While holding up the amulet box as I dusted my altar, fragments of an old conversation came to mind:
"What's this, Pala?"
"It's a Ga'u. I wore it for protection during the escape from Tibet."
"How did it protect you?"
"It has a holy content that protects the wearer against any harm. But Girls mustn't touch it."
"Why mustn't girls touch it?"
"Girls just mustn't touch it," was the laconic answer.
I must have been around seven or eight years old, just about starting to realise that humans come in two forms. An amulet box that loses its protective power when touched by a girl? Are girls so mighty they can disempower a Ga'u just at a touch? Innocent thoughts.
One day when no one was around I quietly approached the altar. The idea was too tempting. So I opened the glass cupboard and clandestinely poked the Ga'u sitting in a corner with one finger. After I had done what was forbidden, I expected something terrible to happen. But nothing happened for the longest time, neither to my dad whose protector was now wrecked, nor to me as some kind of divine punishment. Eventually, I concluded that the Ga'u must have been damaged. Soon I forgot about it and didn't think of "girls mustn't touch it" until much later when I stepped into a monastery in Tibet as an adult.

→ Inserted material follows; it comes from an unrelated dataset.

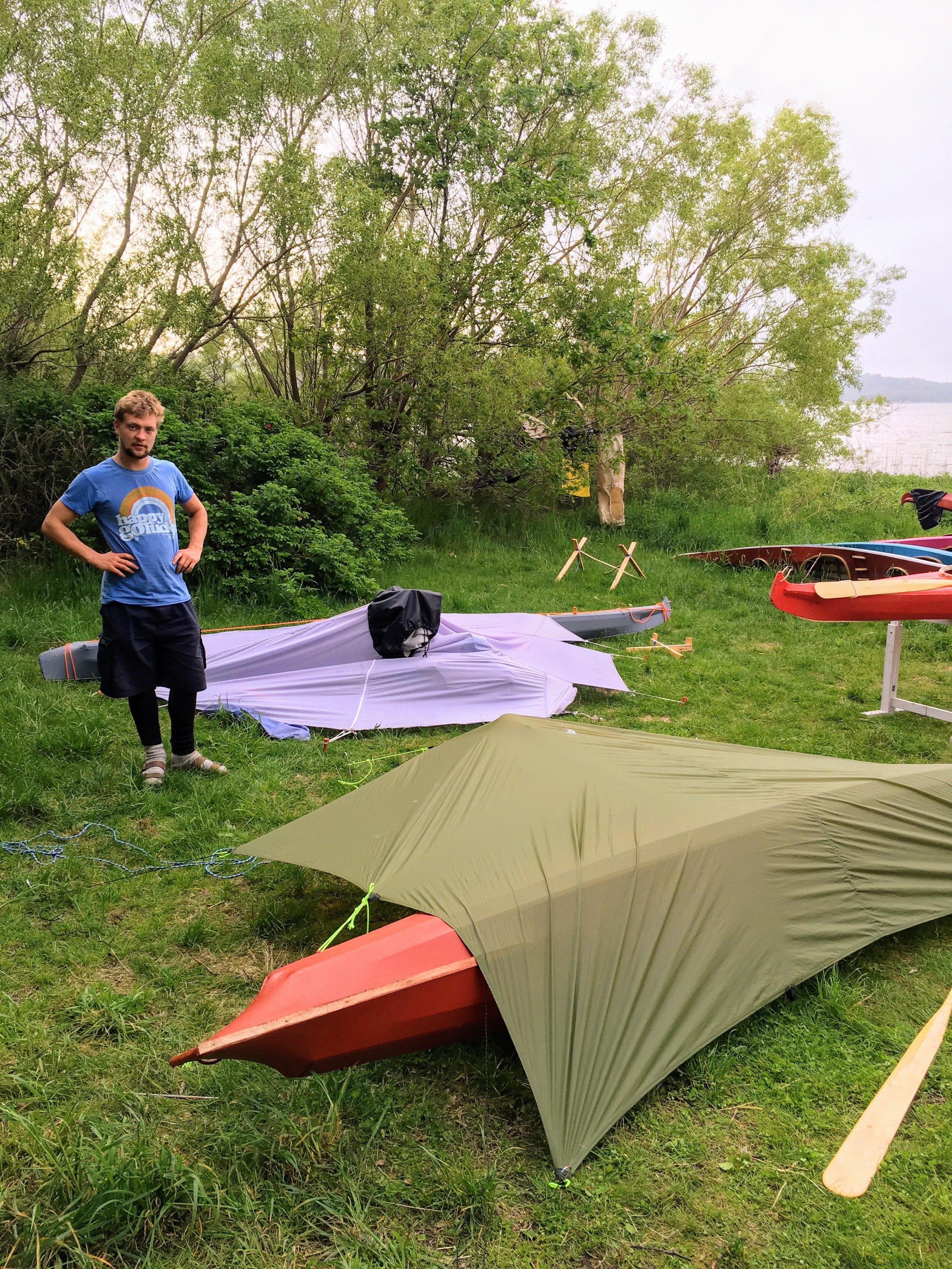 Kalle og jeg gennemgår tarp-over-kajak-designs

Many monasteries have a side-chapel housing so-called Dharmapalas or protector deities. Above the entrance are signs saying: "Ladies not allowed". Tibetans say it's because women are unclean and their presence would displease the Dharmapalas - or their jealous consorts to be precise. Only Tibetans can think of such an explanation. But most of the time there is no explanation at all. You just have to go with the flow, meaning you have to wait outside.

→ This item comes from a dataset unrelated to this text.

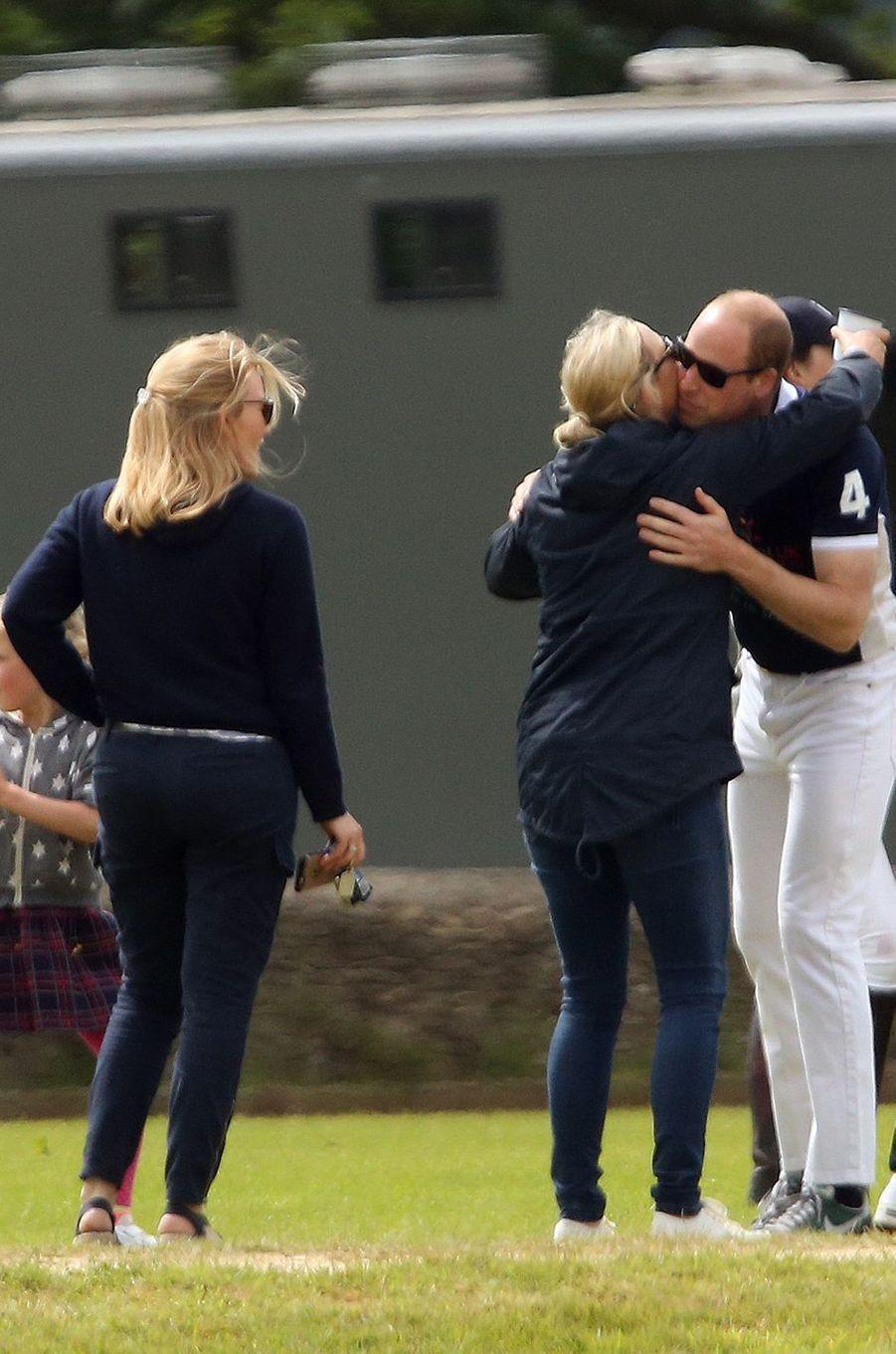 Le prince William avec sa cousine Zara Phillips à Tetbury, le 11 juin 2017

I was concerned what foreign tourists would think. "Women not allowed" could quickly slide into the same category as "Blacks not allowed" or "Jews not allowed". It could share the disdainful company with Apartheid and Anti-Semitism. Once in bad odour, it's hard to get rid of.
"Akhaa," I sighed, "I came from so far and now I am not allowed to go inside, adzeee, phanga-la!" The caretaker monk heard me. He had pity on me but still wouldn't let me enter. Instead he gave me the following word of advice: "Bumo, the Dharmapalas off limits in this monastery are on open display at the next monastery down the road. Just go there."
It was a well-meant insider's tip. It was also when I began to suspect that it's the monasteries which decide who displeases the Dharmapalas. My suspicion was reinforced during another occasion when I traveled in a group led by a Lama who "exceptionally authorised" women to enter a forbidden protector chapel. He simply overruled. All this seemed to suggest that barring women from entering certain parts of a monastery is probably just about putting on an air of great importance: "We have something so important here, that you cannot see it."
And there isn't anything to marvel that would justify the fuss in the first place. To all the ladies who have never seen a protector chapel from the inside and have been dying to see one: You haven't missed a thing! All you'd be able to find after stepping into what is usually a moldy, dark room are furiously looking statues drowned in loads of Khatas wrapped around them. Any ride through a tunnel of horror is more interesting. It's best not to even care about not being let in. It is most definitely specific monasteries in Tibet creating a fuss because in Tibetan monasteries abroad everyone can view Dharmapalas if they wanted to.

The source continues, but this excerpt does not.